Projection designer Vojin Vasovic’s highly effective luminous, semi-animated scenery intensifies the focus — a destination-less drift across the city that never sleeps. All the iconic landmarks are here. The Brooklyn Bridge. The Empire State Building. The Metropolitan Museum. A stop-framed panorama of yellow taxi-choked Times Square. Streetfuls of gleaming glass towers stand oblivious. Expressionless. Unimpressed. A strategically placed quartet of overhanging, vaguely bat-winged auxiliary screens thrusts the looming cyclorama forward, casting a recognizably ominous signature across the digital backdrop in their wake. A shadowy bat signal of sorts darkly suspended over Gotham lights up to fade out. Our Caped Crusader wears evening dress.

Appearing as Falke, Danlie Rae Acebuque, partnered by fellow baritone Geoffrey Schellenberg as Eisenstein, form a resonant, well-counterpointed duo, musically and dramatically both. Acebuque a model of perpetual stylishness. Schellenberg endlessly clueless. Conspiracy launched, harmony ringing, the evening’s proceedings are set spinning with a rousing invitation from Falke. Komm mit mir zum Souper (“Skip your dinner and come with me”). Clearly revelling in their roles, the pair’s sense of fun, singly and together, is as infectious as it is inexhaustible.

Singing Rosalinde, soprano Tamar Simon, turns in a finely gauged performance as Eisenstein’s perenially exasperated wife, her voice nimble, often to the point of athleticism, high notes bell-like, her middle voice warm and embracing. Assuming the character of an anonymous, decidedly overwrought Hungarian countess per libretto in Act II, Simon surprises with an unexpectedly affecting rendition of the Czardas, a folk-flavoured Central European anthem turned poignant lament for a lost homeland.

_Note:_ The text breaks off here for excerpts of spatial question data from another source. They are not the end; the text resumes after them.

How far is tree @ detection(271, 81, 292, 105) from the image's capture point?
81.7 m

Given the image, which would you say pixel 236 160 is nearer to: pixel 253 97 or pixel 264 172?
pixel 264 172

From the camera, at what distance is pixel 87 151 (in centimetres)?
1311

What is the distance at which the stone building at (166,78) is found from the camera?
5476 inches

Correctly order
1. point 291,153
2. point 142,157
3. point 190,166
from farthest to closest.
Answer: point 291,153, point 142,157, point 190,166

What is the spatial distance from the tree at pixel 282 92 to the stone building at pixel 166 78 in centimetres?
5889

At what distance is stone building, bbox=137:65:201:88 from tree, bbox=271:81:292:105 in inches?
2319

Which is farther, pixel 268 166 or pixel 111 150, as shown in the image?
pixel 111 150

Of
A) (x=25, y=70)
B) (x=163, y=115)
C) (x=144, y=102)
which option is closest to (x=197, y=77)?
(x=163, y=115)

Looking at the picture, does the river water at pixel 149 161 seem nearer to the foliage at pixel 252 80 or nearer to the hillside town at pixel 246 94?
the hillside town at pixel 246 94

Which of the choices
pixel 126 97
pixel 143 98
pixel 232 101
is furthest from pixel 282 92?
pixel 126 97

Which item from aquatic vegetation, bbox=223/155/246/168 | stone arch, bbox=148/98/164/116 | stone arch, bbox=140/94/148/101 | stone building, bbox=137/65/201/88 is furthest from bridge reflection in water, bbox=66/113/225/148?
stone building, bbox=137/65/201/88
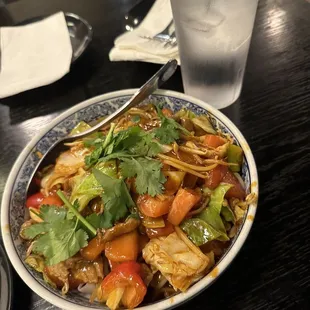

Soprano Katelyn Bird is Adele, the Eisenstein’s reluctant maid, her stage-struck dreams of adoration and acclaim as a glamorous actor forever sustaining her, muffling Rosalinde, aka The Dragon’s incessant domestic complaints. Disguised as Countess Olga at Orlofsky’s masquerade ball, Adele gives free voice to her inner diva, Bird smooth and sly as a flirtatious wink. Strauss’ celebrated Laughing Aria, Sehr komisch, Herr Marquis, sind sie! (“You are so comical, Marquis!”), is trippingly dispatched. A young singer to be watched, theatrically poised, technically assured, gifted with an abundance of charm.

Tenor Joshua Clemenger is a delightful, endlessly lyrical Alfred, Rosalinde’s irrepressible would-be suitor, prone to sudden, typically uninvited outbursts of vocal extravagance. Mezzo-soprano Chelsea Melamed is Prince Orlofsky — haughty, rebellious, superstar of ennui — skilfully anchoring virtually the entirety of the frosted confection that forms the multi-tiered centrepiece of Fledermaus with breezy composure. Baritone Austin Larusson is an incorrigible Frank the jailer, celebrity fanboy, connoisseur of perp walks. Rachel Miller is Ida, Adele’s chic sister.

Tenor Alexander Cappellazzo appears as Eisenstein’s bungling lawyer, the hopeless, hapless Dr Blind. Alexandra Delle Donne is tough-minded, blunt talking prison guard Frosch.

The Toronto City Opera chorus — Ein Souper heut uns winkt,/Wie noch gar keins dagewesen (“We have come, one and all/To enjoy this grand occasion”) — sings with nothing less than joyful abandon. Music director Ivan Jovanovic partners, notably lush piano score at hand, teasing a considerable measure of convincing orchestral colour from his keyboard. Leading from the front of house, Maestra Jennifer Tung conducts with a firm, supportive blend of openness and command.

An artful, glowing Die Fledermaus — the perfect end to a summer’s day. And an equally ideal conclusion to TCO’s tirelessly imaginative, boundlessly resourceful 2022/23 season.